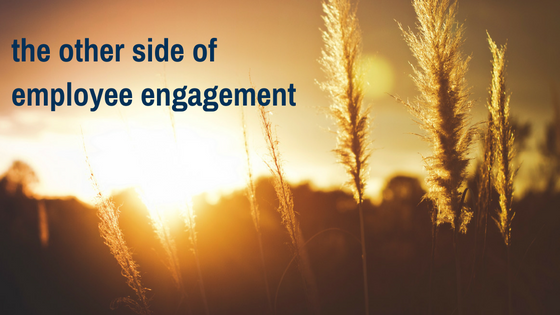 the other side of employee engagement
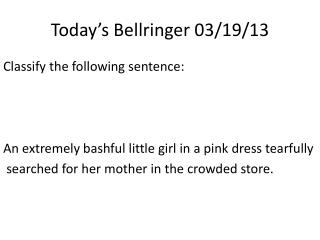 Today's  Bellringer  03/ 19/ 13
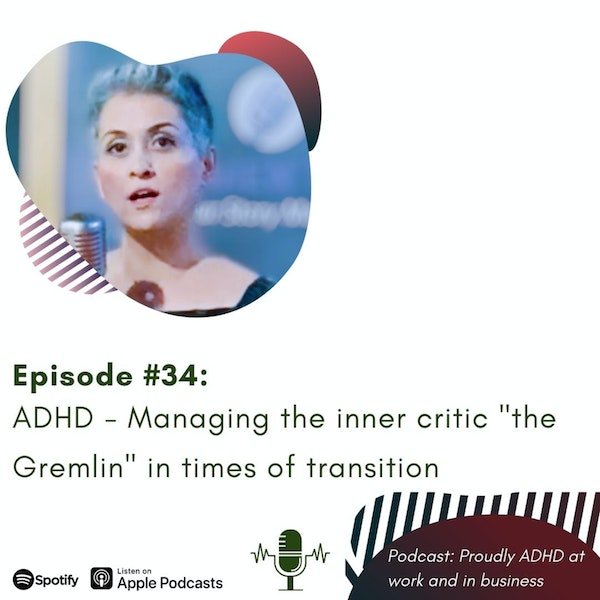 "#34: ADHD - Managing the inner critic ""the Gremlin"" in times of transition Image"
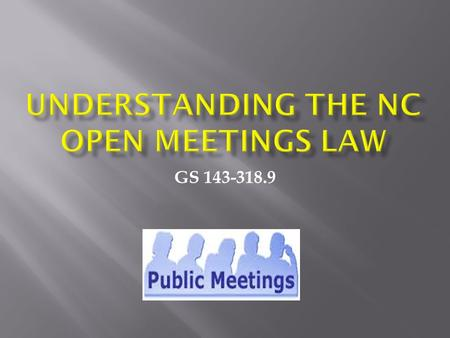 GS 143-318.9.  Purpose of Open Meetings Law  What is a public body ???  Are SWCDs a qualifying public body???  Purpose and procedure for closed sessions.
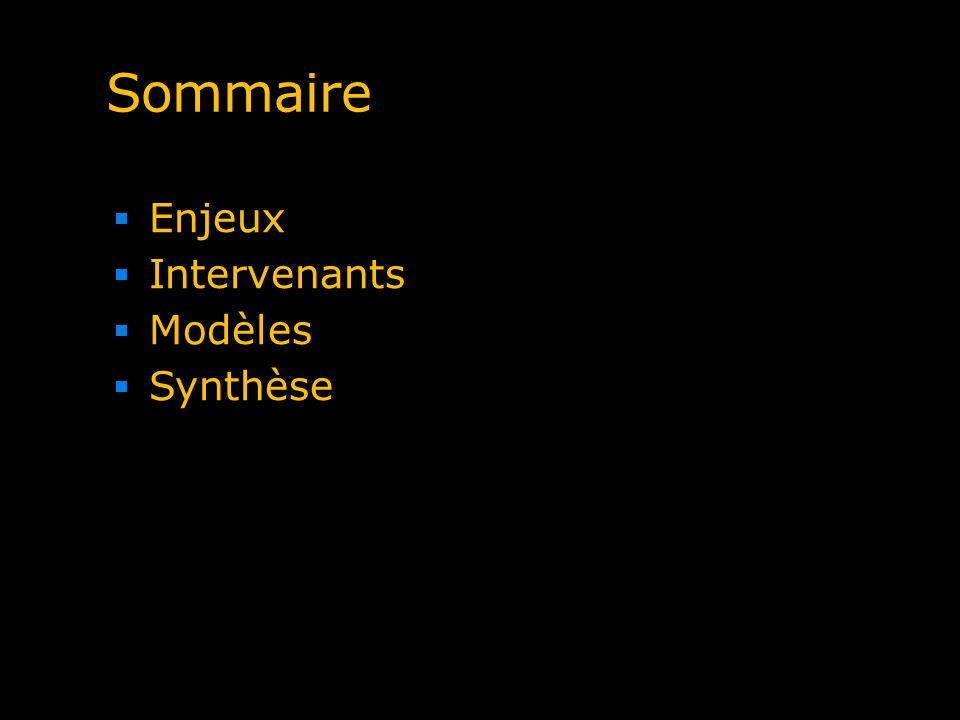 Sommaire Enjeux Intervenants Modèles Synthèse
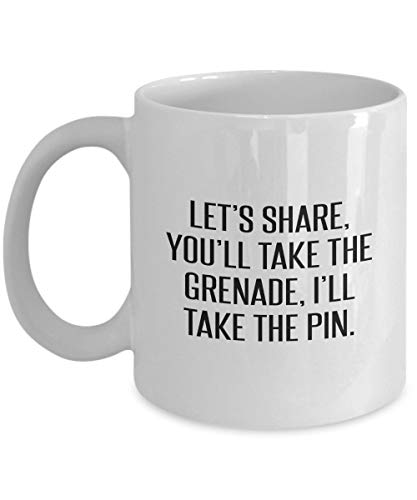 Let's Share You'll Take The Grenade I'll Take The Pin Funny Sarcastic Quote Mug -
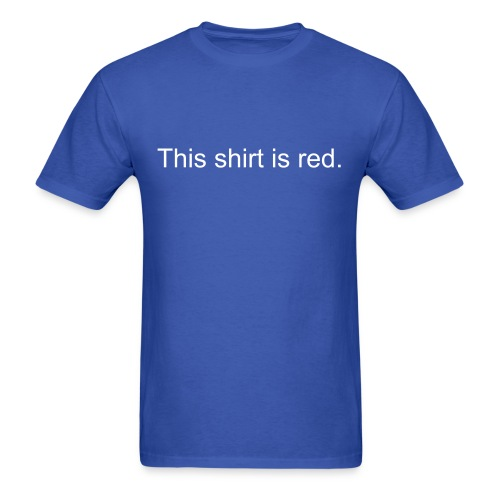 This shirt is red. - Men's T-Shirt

--

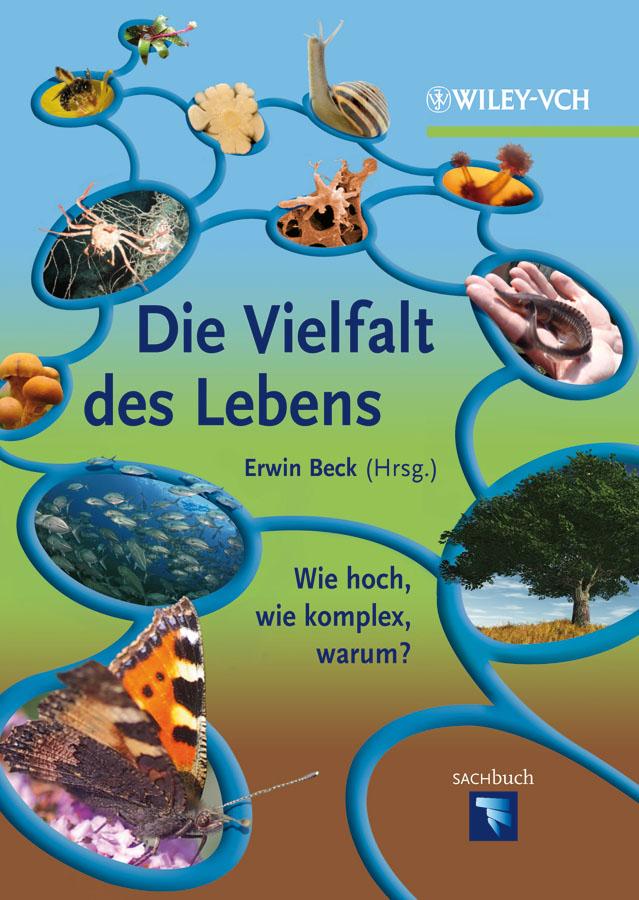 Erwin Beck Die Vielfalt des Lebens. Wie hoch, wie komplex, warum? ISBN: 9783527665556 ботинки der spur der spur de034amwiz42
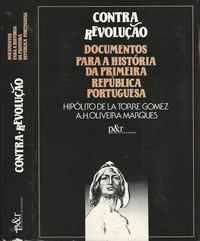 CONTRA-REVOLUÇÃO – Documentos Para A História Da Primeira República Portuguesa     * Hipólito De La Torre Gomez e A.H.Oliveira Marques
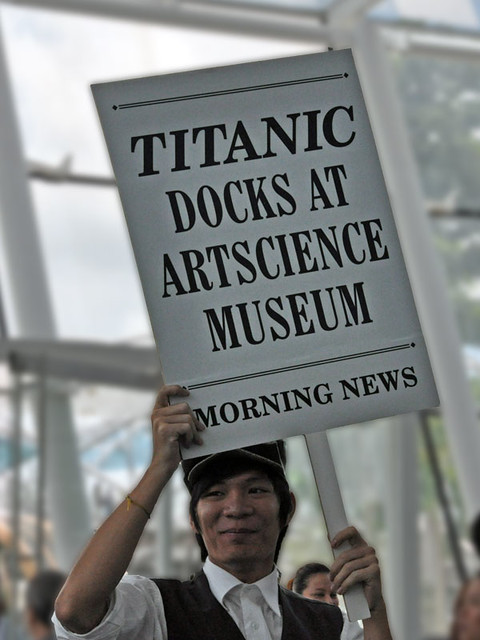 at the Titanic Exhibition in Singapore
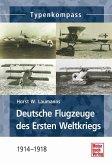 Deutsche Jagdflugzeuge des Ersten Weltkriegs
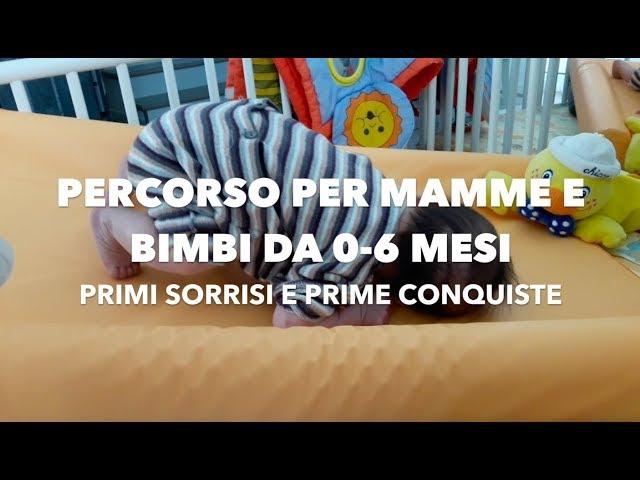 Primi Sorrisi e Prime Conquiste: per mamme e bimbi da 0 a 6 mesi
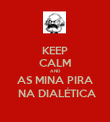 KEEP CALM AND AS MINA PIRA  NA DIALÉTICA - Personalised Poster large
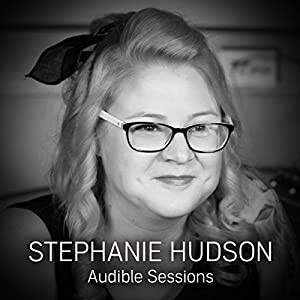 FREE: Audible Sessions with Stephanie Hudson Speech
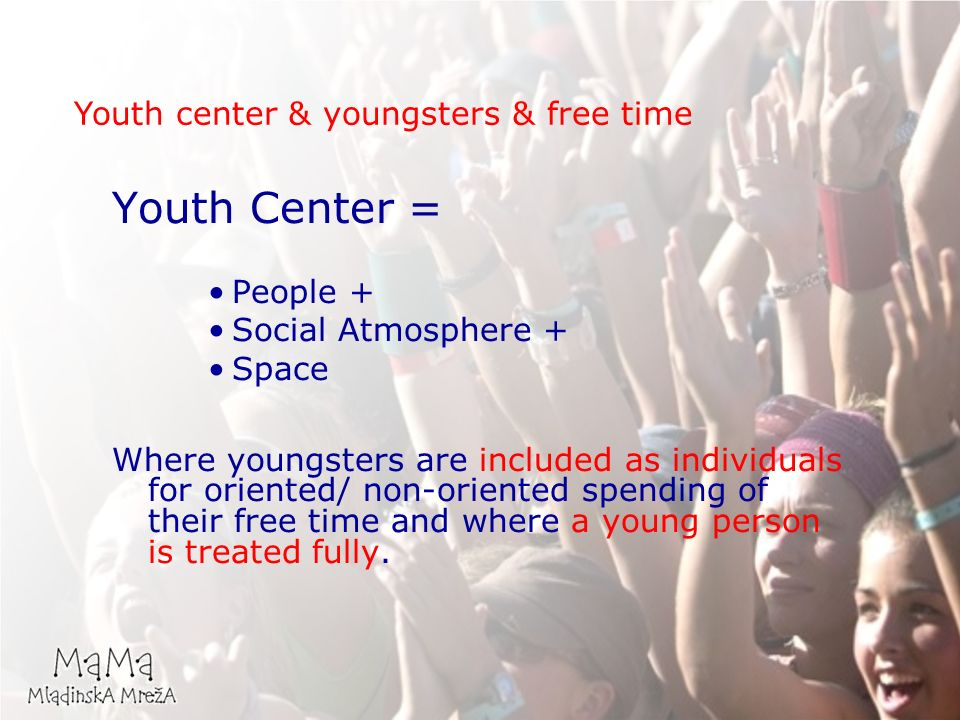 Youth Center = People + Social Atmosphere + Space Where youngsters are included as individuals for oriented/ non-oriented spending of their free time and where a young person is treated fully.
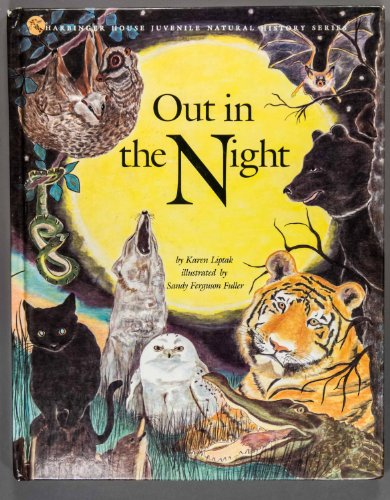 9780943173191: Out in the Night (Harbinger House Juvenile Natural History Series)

--

Copy back exactly the lines above from the one containing "CONTRA-REVOLUÇÃO – Documentos" through the one containing "FREE: Audible Sessions", and leave every picture behind.

 CONTRA-REVOLUÇÃO – Documentos Para A História Da Primeira República Portuguesa     * Hipólito De La Torre Gomez e A.H.Oliveira Marques
 at the Titanic Exhibition in Singapore
 Deutsche Jagdflugzeuge des Ersten Weltkriegs
 Primi Sorrisi e Prime Conquiste: per mamme e bimbi da 0 a 6 mesi
 KEEP CALM AND AS MINA PIRA  NA DIALÉTICA - Personalised Poster large
 FREE: Audible Sessions with Stephanie Hudson Speech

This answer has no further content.